After his memorable ’77 Tour, many expected Thurau to be fill the void created by soon-to-be-retired Merckx. And after he won the Liège-Bastogne-Liège classic in 1979 many thought the German would rival classic specialists Moser and De Vlaeminck. Neither expectation came to pass; Thurau preferred the limelight (and cash!) of the six-day circuit. For a true styliste, facility remains primordial.
But while les stylistes are often associated with the golden age of cycling, they can still be found today. Vincenzo Nibali possesses the grace of a styliste that he’s shown in winning all three grand tours. Cool and collected over the cobbles, he also rides effortlessly in the mountains. And the recently retired David Millar always retained high marks in the styliste category.

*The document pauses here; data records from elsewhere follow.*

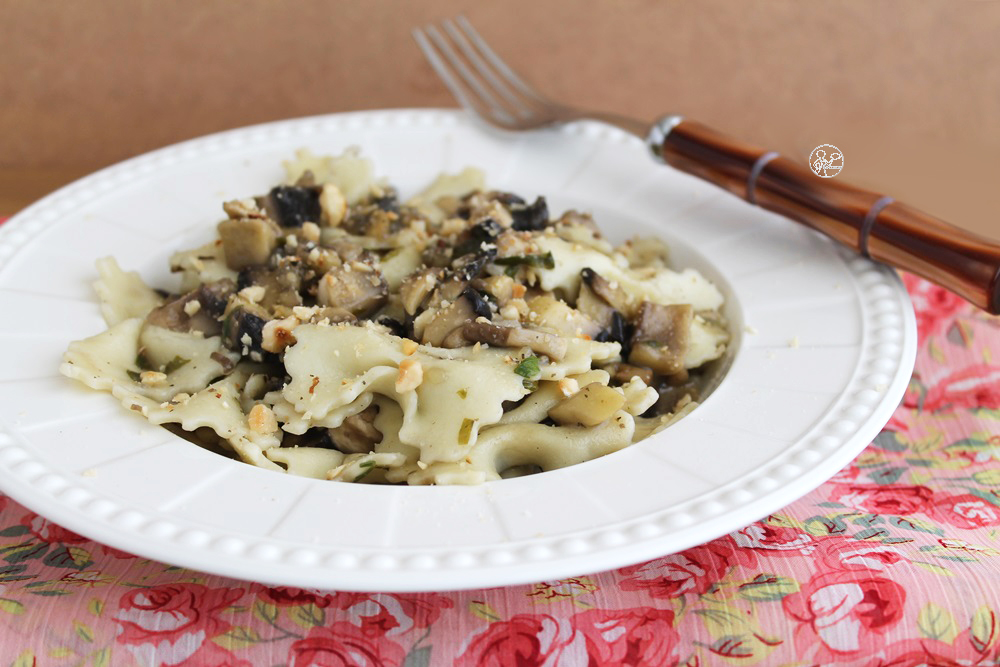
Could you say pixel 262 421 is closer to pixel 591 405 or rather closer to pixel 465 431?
pixel 465 431

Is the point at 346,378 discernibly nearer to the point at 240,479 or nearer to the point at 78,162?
the point at 240,479

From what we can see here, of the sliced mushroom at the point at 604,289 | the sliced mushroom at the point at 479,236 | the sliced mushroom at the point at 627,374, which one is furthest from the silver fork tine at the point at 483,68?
the sliced mushroom at the point at 627,374

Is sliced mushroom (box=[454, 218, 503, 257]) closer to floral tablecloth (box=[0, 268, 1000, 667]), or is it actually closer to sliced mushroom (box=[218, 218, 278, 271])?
sliced mushroom (box=[218, 218, 278, 271])

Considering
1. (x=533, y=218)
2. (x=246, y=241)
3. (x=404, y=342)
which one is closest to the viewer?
(x=404, y=342)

Of today’s professionals, the styliste par excellence would likely be Dutch rider Tom Dumoulin. A natural-born time trialist, the tall and elegant rider provides a textbook image of beauty and efficiency in the race against the clock. Like a true Dutchman, he handles the cobbles and crosswinds effortlessly and he knows how to ride within himself in the mountains. He may not yet be a grand tour champion, but as he proved on the stage to Andorra in this year’s Tour, he is capable of winning memorable mountain stages as well as time trials. Little matter how many races Dumoulin wins in his career. Already, he possesses that rare combination of power and grace to be considered a true styliste.